I read with interest two articles in the Sept. 28, 2009, edition of
Law Times. On page 6, Rosalind Conway wrote about the problems criminal defence counsel are experiencing with the legal aid system.
On page 7, Brian Finnigan wrote about the difficulties in accessing legal services in small communities.
As a matter of policy, Canadians have decided that people charged with serious crimes are entitled to legal representation and that if they can’t afford to pay for their own lawyer, the state must provide legal counsel.
However, legal aid is underfunded, and that simple fact is the source of the problems. Because lawyers can’t survive in small communities on what legal aid pays, they have no choice but to work in larger centres where there is more work available, some of it on a private retainer basis.
I don’t see this changing until the courts start dismissing very serious criminal cases over delays due to underfunding of the justice system. Only then will access to justice actually assume some importance and priority in both the federal and provincial governments’ spending.
The problems addressed in these two articles are serious and they require a serious response based on reasoned consideration.

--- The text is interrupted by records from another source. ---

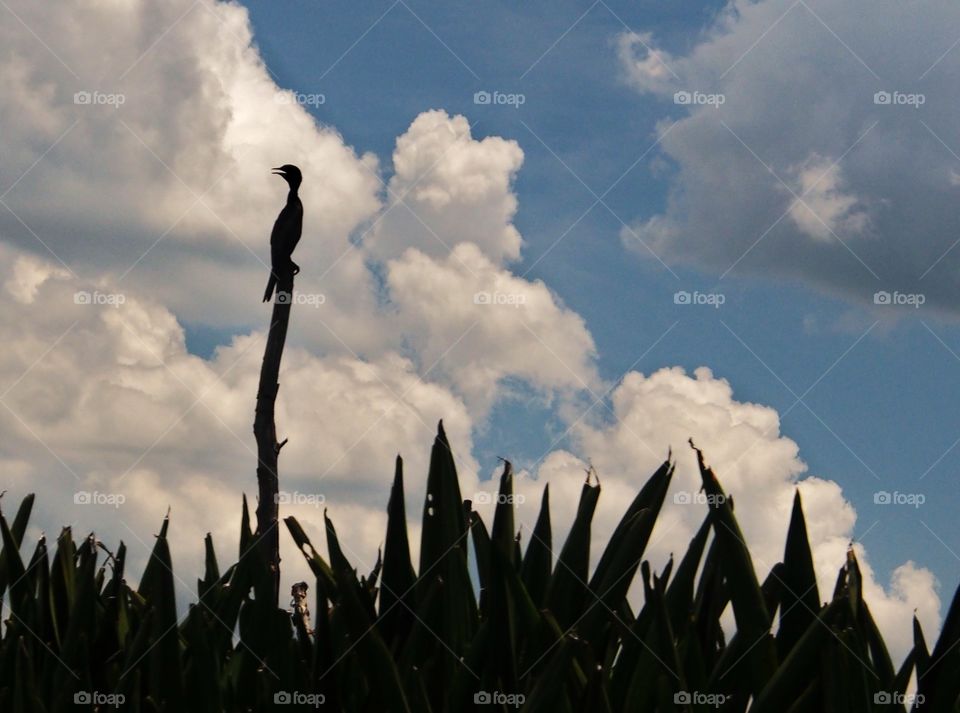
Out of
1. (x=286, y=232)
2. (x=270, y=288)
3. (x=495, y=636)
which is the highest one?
(x=286, y=232)

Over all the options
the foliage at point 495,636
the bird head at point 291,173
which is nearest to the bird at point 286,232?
the bird head at point 291,173

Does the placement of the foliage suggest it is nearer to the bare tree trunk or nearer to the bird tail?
the bare tree trunk

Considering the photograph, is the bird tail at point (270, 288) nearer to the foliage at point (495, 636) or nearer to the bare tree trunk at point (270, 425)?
the bare tree trunk at point (270, 425)

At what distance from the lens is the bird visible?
427 centimetres

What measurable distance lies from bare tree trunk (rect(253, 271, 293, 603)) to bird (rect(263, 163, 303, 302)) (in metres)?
0.31

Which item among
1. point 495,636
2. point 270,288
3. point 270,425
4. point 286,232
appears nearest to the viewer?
point 495,636

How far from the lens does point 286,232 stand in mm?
4590

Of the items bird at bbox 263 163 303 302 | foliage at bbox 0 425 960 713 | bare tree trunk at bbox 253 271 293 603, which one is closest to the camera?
foliage at bbox 0 425 960 713

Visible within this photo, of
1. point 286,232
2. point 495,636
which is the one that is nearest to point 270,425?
point 286,232

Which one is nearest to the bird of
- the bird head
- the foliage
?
the bird head

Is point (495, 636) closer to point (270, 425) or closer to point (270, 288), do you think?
point (270, 425)

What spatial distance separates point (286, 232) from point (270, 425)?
3.87 ft

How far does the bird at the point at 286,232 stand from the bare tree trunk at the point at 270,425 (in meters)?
0.31

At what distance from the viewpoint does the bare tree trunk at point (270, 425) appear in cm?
356
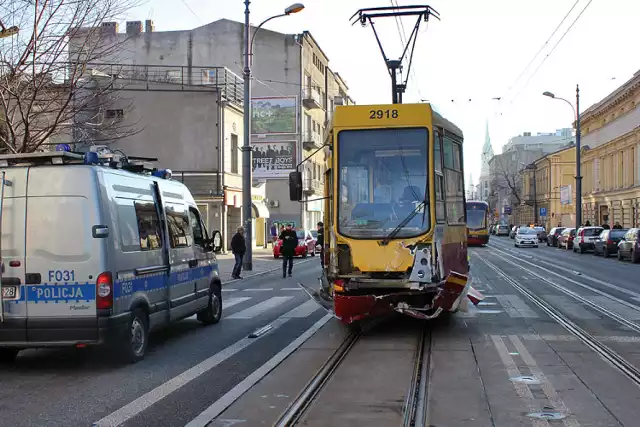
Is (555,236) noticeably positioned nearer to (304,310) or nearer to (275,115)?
(275,115)

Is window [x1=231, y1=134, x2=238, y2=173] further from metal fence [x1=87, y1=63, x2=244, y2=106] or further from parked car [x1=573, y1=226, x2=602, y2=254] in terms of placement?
parked car [x1=573, y1=226, x2=602, y2=254]

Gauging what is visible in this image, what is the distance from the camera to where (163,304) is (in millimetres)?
9352

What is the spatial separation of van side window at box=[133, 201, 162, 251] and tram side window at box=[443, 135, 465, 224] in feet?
13.8

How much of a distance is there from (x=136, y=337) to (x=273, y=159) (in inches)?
1235

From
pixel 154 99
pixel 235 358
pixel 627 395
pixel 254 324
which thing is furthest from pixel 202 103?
pixel 627 395

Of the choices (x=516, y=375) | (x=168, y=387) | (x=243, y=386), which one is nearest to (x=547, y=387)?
(x=516, y=375)

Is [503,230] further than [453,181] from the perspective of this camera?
Yes

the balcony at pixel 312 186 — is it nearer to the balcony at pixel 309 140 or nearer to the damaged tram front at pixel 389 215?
the balcony at pixel 309 140

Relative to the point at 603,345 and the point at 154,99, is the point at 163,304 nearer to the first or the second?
the point at 603,345

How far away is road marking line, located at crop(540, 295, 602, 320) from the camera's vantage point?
40.5 feet

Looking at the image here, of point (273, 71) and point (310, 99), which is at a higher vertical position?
point (273, 71)

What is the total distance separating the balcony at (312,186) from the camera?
53594mm

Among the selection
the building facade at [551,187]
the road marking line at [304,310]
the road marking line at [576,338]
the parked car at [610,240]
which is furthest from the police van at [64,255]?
Answer: the building facade at [551,187]

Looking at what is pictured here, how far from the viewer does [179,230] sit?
33.7 ft
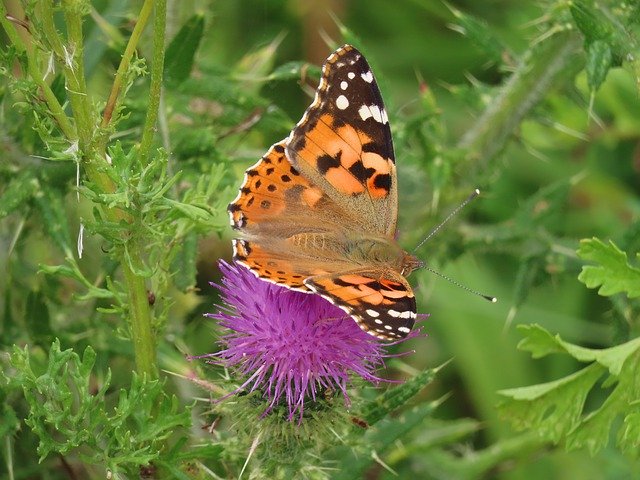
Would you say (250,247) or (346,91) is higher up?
(346,91)

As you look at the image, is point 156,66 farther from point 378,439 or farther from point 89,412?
point 378,439

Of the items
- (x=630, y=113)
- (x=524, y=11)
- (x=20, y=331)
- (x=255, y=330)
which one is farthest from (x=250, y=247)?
(x=524, y=11)

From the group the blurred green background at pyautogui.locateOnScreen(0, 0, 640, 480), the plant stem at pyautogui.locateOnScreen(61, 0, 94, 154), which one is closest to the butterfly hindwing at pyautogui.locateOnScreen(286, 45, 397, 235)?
the blurred green background at pyautogui.locateOnScreen(0, 0, 640, 480)

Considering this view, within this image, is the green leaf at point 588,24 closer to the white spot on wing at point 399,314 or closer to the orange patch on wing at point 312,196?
the orange patch on wing at point 312,196

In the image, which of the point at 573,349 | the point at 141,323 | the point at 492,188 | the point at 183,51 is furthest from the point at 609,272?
the point at 183,51

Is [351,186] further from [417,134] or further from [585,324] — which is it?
[585,324]

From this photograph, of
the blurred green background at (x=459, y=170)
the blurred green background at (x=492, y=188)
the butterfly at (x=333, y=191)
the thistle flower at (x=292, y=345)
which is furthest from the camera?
the blurred green background at (x=492, y=188)

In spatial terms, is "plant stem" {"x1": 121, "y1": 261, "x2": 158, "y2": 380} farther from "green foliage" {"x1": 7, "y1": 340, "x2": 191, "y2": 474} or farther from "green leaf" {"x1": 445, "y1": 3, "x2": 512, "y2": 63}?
"green leaf" {"x1": 445, "y1": 3, "x2": 512, "y2": 63}

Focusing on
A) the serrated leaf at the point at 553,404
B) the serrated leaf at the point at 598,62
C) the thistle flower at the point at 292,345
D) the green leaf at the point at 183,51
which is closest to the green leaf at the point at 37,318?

That response was not met by the recent decision of the Ontario government to harmonize the provincial sales tax with the federal goods and services tax.
I find it ironic that the same government that has been telling me for the last 30 years that lawyers have to be part of the solution has now chosen to address the problems by increasing the cost of legal services even more.
I might be less inclined to view the Ontario government’s action in extending the provincial sales tax to the cost of legal services as hypocritical if there was a commitment by the Ontario government that at least some portion of the province’s share of the amount charged on legal fees would be paid to the Ontario legal aid plan.
But I don’t see that happening either.
We as lawyers must make our clients and the general public aware of the facts if the community perception of the value of the justice system, and the need to adequately fund it, is going to change.